══ DATASET RECORDS ══

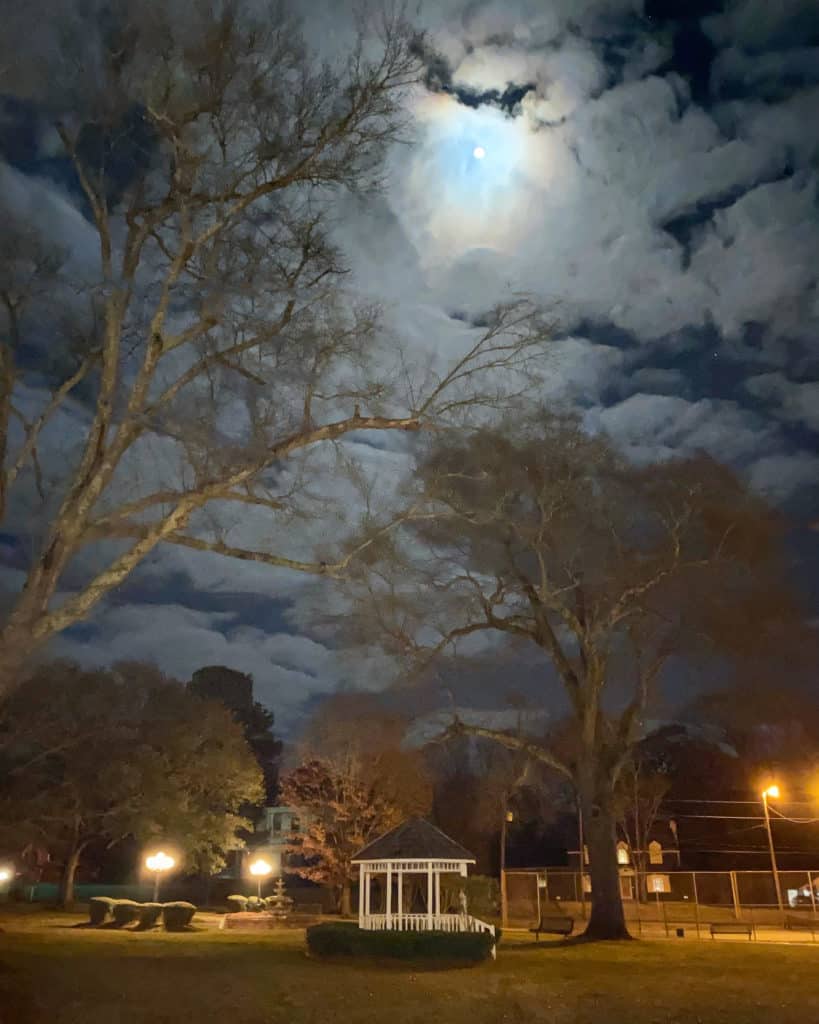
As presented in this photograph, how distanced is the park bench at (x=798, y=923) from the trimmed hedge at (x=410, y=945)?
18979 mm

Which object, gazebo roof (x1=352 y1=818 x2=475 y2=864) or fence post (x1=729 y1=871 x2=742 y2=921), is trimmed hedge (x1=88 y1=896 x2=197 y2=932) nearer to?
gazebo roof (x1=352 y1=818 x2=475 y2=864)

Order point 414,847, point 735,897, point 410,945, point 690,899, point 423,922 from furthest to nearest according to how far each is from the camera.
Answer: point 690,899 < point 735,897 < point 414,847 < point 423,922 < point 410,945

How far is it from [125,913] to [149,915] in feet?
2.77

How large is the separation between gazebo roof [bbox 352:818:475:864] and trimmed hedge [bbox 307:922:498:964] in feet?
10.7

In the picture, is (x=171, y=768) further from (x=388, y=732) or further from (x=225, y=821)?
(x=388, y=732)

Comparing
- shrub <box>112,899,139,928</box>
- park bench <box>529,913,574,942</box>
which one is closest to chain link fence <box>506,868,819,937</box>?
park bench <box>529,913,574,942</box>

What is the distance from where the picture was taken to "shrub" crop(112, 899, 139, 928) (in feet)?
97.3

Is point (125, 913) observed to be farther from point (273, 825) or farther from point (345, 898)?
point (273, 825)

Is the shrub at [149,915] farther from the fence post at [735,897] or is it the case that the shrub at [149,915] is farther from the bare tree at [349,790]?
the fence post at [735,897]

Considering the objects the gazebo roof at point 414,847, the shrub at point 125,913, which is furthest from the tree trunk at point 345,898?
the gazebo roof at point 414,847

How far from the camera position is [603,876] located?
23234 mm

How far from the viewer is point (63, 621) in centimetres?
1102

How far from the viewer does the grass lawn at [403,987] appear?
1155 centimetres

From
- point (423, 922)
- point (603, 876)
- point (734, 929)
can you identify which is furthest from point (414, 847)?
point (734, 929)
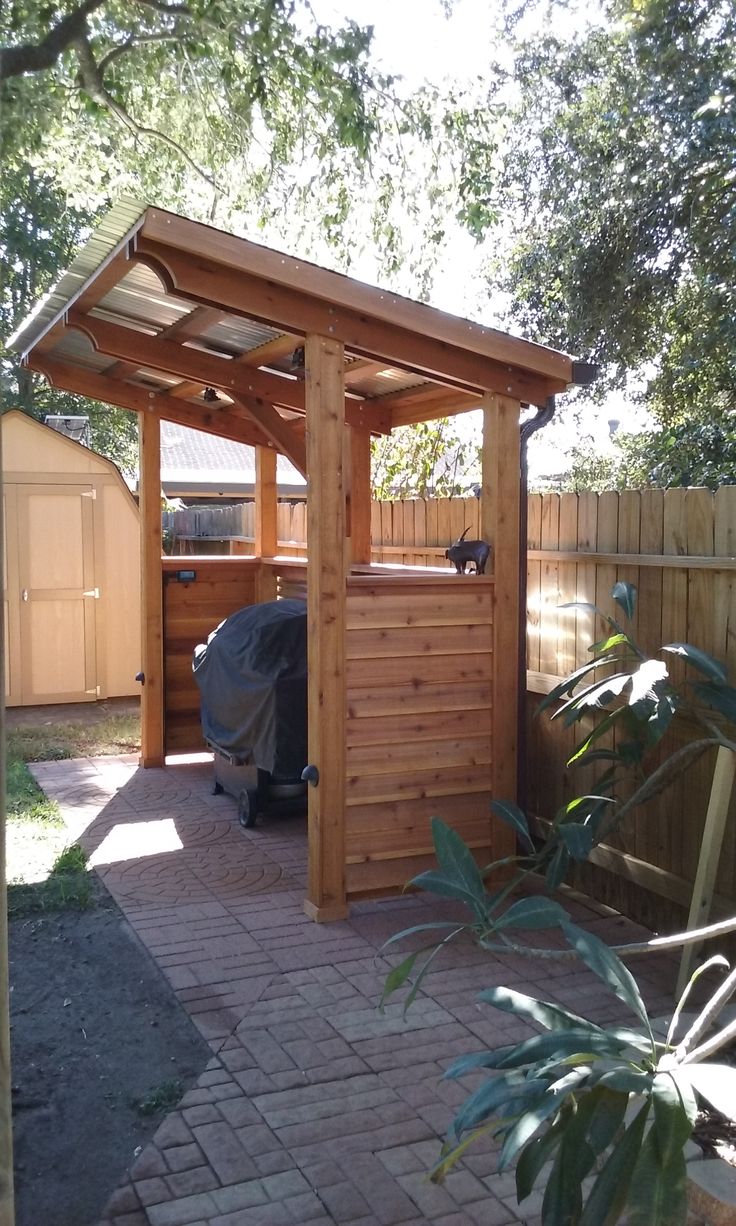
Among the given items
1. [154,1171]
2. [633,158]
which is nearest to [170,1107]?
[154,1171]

═══

**TASK PROMPT**:
Please write out all the data again word for word, but not the pictures.

**WRITTEN ANSWER**:
As presented in this photograph, how distanced is the park bench at (x=798, y=923) from the trimmed hedge at (x=410, y=945)?
18979 mm

Which object, gazebo roof (x1=352 y1=818 x2=475 y2=864) or fence post (x1=729 y1=871 x2=742 y2=921), is trimmed hedge (x1=88 y1=896 x2=197 y2=932) nearer to?
gazebo roof (x1=352 y1=818 x2=475 y2=864)

Order point 414,847, point 735,897, point 410,945, point 690,899, point 423,922 from furthest to nearest according to how far each is from the camera.
Answer: point 690,899 < point 735,897 < point 414,847 < point 423,922 < point 410,945

How far is it from [125,913] to [149,915] in feet?
2.77

How large is the separation between gazebo roof [bbox 352:818:475:864] and trimmed hedge [bbox 307:922:498:964] in feet?
10.7

In the picture, is (x=171, y=768) further from (x=388, y=732) or further from (x=225, y=821)?
(x=388, y=732)

Comparing
- shrub <box>112,899,139,928</box>
- park bench <box>529,913,574,942</box>
which one is closest to chain link fence <box>506,868,819,937</box>?
park bench <box>529,913,574,942</box>

What is the distance from where the picture was taken to "shrub" crop(112, 899, 139, 928) (in feet)?
97.3

Is point (125, 913) observed to be farther from point (273, 825) or farther from point (345, 898)?
point (273, 825)

Is the shrub at [149,915] farther from the fence post at [735,897] or is it the case that the shrub at [149,915] is farther from the bare tree at [349,790]?
the fence post at [735,897]

Considering the objects the gazebo roof at point 414,847, the shrub at point 125,913, which is furthest from the tree trunk at point 345,898?
the gazebo roof at point 414,847

How far from the camera position is [603,876] located?
23234 mm

How far from the viewer is point (63, 621) in centimetres?
1102

How far from the viewer does the grass lawn at [403,987] appear?
1155 centimetres

From
- point (423, 922)
- point (603, 876)
- point (734, 929)
can you identify which is furthest from point (414, 847)?
point (734, 929)
Among the given items
1. [154,1171]
2. [633,158]
which is nearest to [170,1107]?
[154,1171]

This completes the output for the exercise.